This one was fun…I’m prepping for a new video on how to to build stuff like this in subd- Stumbled across a very easy workflow. It’s essentially paperdoll, add a dash of bridge and subd offset to get the main forms. Push and pull a bit, a few extrudes here and there and some curve piping for the stitching.
here is the file for anyone interested in seeing how it’s put together- seat1.3dm (6.6 MB)
simple stuff, nothing crazy. If I was going to dig into it again, I’d likely go into box mode and clean up a bit there. (fix overlapping edges etc…) But I opted to let it get a little messy in as a compromise to speed.
project a curve on the surface, then apply a dashed linetype to it, then run curve piping on it and apply a material to it.
bonus, copy the curve and apply shutlining to it with a v shaped profile (embossed) and you get a pretty nice representation of the material edges with the stitching floating in the seam.
I’ve wondered before why they don’t add more lines to curve piping.

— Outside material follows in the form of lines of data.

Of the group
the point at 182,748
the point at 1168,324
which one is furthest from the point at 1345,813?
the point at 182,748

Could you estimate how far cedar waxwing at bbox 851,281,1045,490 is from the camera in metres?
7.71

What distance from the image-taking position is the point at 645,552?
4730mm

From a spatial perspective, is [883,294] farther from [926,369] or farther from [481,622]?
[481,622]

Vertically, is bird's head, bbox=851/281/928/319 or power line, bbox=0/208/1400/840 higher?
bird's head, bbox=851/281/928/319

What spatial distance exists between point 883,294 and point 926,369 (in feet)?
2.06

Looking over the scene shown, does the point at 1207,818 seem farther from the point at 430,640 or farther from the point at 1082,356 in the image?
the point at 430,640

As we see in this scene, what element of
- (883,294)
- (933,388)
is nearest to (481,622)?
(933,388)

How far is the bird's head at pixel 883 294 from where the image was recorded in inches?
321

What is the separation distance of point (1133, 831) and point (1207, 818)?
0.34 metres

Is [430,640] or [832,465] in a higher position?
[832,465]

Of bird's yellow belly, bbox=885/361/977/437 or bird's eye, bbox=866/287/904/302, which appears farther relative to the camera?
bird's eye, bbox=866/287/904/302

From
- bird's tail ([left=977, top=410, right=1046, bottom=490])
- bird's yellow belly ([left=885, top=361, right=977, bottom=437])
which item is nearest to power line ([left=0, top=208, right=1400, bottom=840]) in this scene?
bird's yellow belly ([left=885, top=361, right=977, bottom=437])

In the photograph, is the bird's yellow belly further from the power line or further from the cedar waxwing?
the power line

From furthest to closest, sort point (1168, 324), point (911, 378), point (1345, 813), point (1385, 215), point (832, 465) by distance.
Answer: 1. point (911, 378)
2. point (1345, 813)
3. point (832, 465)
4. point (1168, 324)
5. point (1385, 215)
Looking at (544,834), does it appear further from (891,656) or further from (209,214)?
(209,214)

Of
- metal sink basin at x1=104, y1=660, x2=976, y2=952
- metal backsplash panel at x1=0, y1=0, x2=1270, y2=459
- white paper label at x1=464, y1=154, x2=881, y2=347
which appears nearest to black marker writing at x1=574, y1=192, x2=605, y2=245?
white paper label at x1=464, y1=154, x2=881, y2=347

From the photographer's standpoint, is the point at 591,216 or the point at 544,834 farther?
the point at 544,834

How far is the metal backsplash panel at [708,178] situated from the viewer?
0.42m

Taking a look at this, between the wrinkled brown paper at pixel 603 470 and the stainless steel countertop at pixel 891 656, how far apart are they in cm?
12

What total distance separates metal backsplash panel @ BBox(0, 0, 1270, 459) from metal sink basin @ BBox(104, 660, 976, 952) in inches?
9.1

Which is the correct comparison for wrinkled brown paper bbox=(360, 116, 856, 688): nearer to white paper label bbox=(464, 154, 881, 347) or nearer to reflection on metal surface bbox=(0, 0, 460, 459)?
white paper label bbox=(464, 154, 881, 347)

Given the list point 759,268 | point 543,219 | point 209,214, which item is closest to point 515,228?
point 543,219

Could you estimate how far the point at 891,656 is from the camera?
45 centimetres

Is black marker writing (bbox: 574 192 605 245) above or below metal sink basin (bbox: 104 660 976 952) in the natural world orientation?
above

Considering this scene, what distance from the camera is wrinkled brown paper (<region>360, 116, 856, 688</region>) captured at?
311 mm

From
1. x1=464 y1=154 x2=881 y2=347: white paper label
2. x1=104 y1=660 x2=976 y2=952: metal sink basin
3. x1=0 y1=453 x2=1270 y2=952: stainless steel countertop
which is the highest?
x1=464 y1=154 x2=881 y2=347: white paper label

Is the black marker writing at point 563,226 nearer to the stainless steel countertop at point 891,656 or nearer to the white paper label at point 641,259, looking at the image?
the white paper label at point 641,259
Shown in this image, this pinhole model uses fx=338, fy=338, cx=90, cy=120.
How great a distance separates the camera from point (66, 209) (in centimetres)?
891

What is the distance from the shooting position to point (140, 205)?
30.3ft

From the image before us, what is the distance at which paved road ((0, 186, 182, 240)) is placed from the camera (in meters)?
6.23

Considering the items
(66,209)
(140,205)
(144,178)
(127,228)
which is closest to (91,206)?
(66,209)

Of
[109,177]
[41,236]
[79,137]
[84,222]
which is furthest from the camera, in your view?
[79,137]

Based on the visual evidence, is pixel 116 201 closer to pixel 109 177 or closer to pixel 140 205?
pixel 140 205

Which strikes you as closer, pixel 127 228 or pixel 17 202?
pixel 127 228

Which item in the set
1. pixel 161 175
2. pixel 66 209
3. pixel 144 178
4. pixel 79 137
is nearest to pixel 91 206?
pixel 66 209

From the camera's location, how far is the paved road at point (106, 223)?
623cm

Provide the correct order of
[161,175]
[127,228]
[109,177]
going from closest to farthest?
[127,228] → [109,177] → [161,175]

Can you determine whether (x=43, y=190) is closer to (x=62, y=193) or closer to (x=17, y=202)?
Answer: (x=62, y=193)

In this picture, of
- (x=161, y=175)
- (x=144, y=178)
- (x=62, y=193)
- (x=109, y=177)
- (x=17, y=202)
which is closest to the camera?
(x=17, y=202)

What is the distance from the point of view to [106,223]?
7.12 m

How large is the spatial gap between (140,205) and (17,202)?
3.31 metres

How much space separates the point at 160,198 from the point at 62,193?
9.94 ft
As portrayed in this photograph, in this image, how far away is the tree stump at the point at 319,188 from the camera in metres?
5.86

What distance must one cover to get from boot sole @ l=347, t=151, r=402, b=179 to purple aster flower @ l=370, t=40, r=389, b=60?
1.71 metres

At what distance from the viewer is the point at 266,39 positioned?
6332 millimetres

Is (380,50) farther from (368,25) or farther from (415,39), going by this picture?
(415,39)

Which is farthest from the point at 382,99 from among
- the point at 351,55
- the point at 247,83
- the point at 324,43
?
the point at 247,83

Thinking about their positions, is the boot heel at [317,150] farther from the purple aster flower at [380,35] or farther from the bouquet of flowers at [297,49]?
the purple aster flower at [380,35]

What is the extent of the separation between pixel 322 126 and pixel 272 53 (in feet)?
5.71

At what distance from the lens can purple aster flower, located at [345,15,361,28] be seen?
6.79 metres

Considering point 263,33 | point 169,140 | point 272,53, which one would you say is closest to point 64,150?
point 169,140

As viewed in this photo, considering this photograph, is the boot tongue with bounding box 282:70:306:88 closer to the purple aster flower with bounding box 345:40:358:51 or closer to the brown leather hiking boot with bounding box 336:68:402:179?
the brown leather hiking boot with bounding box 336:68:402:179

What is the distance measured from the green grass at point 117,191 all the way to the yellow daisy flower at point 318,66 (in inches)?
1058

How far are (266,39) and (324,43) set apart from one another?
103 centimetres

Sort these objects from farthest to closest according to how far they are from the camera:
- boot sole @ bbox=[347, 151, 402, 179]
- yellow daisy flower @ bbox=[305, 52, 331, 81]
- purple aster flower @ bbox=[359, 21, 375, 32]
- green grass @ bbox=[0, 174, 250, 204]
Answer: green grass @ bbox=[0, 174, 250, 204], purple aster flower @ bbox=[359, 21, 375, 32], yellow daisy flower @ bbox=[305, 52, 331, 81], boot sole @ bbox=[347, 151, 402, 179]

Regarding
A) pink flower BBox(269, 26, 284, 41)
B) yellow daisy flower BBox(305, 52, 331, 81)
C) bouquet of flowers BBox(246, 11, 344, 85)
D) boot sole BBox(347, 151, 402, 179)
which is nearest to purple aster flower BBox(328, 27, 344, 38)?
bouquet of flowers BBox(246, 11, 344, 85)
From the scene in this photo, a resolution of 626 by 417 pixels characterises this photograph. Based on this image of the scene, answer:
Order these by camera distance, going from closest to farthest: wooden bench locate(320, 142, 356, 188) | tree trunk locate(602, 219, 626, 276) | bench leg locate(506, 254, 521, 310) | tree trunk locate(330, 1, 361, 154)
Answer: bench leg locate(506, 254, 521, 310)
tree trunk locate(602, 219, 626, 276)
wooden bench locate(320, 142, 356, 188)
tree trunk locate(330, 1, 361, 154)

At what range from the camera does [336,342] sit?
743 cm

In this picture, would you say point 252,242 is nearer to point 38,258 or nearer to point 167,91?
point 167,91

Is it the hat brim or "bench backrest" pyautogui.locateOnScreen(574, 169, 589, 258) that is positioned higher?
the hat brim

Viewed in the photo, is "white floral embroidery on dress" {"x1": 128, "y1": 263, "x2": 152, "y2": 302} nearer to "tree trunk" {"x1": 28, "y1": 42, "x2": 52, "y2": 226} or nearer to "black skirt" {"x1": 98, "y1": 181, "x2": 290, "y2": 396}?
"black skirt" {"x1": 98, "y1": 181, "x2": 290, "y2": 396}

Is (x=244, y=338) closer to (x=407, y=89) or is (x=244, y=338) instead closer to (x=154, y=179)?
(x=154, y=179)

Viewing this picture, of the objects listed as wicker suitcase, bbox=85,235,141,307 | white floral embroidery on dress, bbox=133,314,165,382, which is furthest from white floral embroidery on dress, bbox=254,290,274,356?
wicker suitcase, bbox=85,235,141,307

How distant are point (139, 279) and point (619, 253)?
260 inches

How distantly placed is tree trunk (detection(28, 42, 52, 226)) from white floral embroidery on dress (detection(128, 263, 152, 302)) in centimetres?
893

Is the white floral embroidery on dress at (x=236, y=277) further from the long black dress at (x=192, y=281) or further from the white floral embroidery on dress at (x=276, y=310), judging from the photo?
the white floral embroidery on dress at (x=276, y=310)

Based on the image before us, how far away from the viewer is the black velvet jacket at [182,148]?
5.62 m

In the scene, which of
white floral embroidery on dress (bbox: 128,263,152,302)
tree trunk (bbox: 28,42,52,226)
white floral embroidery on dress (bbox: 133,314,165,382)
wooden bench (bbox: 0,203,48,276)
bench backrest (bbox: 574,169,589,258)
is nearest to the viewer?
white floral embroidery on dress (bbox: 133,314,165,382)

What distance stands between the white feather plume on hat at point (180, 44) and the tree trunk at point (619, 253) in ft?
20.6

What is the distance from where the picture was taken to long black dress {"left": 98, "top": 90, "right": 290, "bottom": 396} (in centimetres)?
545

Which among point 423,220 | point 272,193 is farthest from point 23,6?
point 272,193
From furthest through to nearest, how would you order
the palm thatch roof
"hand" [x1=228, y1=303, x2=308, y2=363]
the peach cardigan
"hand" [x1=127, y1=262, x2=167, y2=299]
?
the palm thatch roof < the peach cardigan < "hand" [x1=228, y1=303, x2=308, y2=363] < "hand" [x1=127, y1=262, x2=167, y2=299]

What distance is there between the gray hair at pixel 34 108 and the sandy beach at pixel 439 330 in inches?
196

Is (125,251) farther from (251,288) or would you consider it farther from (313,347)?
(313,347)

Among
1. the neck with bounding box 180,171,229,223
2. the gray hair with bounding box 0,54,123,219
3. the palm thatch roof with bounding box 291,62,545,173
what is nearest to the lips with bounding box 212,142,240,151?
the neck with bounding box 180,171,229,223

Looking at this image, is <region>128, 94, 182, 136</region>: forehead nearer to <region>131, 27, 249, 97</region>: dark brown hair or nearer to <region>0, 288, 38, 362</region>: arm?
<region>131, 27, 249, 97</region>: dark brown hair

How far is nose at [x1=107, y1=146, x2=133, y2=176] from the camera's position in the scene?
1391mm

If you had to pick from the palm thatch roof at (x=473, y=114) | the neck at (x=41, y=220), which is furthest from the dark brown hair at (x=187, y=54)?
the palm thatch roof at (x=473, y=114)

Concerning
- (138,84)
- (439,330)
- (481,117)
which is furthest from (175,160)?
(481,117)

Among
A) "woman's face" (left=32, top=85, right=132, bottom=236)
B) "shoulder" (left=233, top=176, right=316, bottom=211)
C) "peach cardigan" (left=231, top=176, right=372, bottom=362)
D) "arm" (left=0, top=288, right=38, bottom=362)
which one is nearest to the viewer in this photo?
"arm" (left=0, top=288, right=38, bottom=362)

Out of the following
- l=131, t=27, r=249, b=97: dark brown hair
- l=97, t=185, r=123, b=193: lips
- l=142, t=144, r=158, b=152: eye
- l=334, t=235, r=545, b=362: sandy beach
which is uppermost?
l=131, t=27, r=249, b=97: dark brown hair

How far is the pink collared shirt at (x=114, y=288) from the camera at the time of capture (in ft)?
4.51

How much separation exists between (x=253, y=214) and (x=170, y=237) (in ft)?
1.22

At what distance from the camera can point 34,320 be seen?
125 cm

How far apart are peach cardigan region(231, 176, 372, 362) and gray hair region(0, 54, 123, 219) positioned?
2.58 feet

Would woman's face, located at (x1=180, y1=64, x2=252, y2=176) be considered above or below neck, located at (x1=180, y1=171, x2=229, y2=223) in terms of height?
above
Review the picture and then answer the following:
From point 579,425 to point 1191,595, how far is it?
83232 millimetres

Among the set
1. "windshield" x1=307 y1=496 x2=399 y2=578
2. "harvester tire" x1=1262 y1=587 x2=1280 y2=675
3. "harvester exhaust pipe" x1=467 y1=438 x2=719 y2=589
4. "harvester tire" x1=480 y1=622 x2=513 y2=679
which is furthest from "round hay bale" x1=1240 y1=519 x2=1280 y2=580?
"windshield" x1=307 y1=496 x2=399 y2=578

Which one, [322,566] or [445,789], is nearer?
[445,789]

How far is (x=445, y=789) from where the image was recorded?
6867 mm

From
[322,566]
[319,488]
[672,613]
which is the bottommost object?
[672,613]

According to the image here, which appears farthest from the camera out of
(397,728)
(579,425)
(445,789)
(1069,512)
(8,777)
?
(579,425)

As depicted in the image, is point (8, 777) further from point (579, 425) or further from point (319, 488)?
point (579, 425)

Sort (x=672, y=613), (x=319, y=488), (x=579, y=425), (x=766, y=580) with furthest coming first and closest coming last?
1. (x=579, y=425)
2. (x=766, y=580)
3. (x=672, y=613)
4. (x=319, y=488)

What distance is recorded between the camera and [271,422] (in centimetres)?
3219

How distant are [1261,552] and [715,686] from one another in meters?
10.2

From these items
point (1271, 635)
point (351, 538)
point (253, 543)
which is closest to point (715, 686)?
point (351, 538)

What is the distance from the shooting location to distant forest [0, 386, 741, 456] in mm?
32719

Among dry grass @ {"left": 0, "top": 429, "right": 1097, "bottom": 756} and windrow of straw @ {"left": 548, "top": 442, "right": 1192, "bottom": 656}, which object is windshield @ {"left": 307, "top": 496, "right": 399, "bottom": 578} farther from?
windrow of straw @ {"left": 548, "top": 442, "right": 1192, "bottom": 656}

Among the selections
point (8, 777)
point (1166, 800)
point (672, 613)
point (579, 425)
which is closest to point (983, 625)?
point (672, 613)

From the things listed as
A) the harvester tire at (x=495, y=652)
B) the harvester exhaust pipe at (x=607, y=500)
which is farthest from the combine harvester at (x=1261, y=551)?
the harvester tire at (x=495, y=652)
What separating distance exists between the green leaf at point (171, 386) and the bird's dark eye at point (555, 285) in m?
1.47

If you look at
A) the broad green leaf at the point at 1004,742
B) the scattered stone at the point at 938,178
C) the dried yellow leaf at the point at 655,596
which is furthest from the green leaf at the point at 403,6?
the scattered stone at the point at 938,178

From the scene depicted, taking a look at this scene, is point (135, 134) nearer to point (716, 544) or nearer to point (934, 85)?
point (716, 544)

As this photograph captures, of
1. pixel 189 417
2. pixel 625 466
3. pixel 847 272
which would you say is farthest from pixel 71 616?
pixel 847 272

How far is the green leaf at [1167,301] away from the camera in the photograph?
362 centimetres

Really, at the moment, it’s sort of accidentally for stitching I’d say. If it was really meant for stitching, there would be an abiility to add profiles and such ala illustrator, or 2D DXF files for extruded profiles w/ orientation (popular as a feature for Fashion/footwear CAD tools) or single mesh files.
Also the ability to do edge softening property on top of ‘thickness’ property … working functionality already that just needs to work together. I did get BrianJ to open the bugtrack for it.
Ideally this is a linetypes issue as the curve piping just pipes whatever curves you feed it. So Ideally we’d need curve styles that make cool looking stiches and curve piping would make them look great.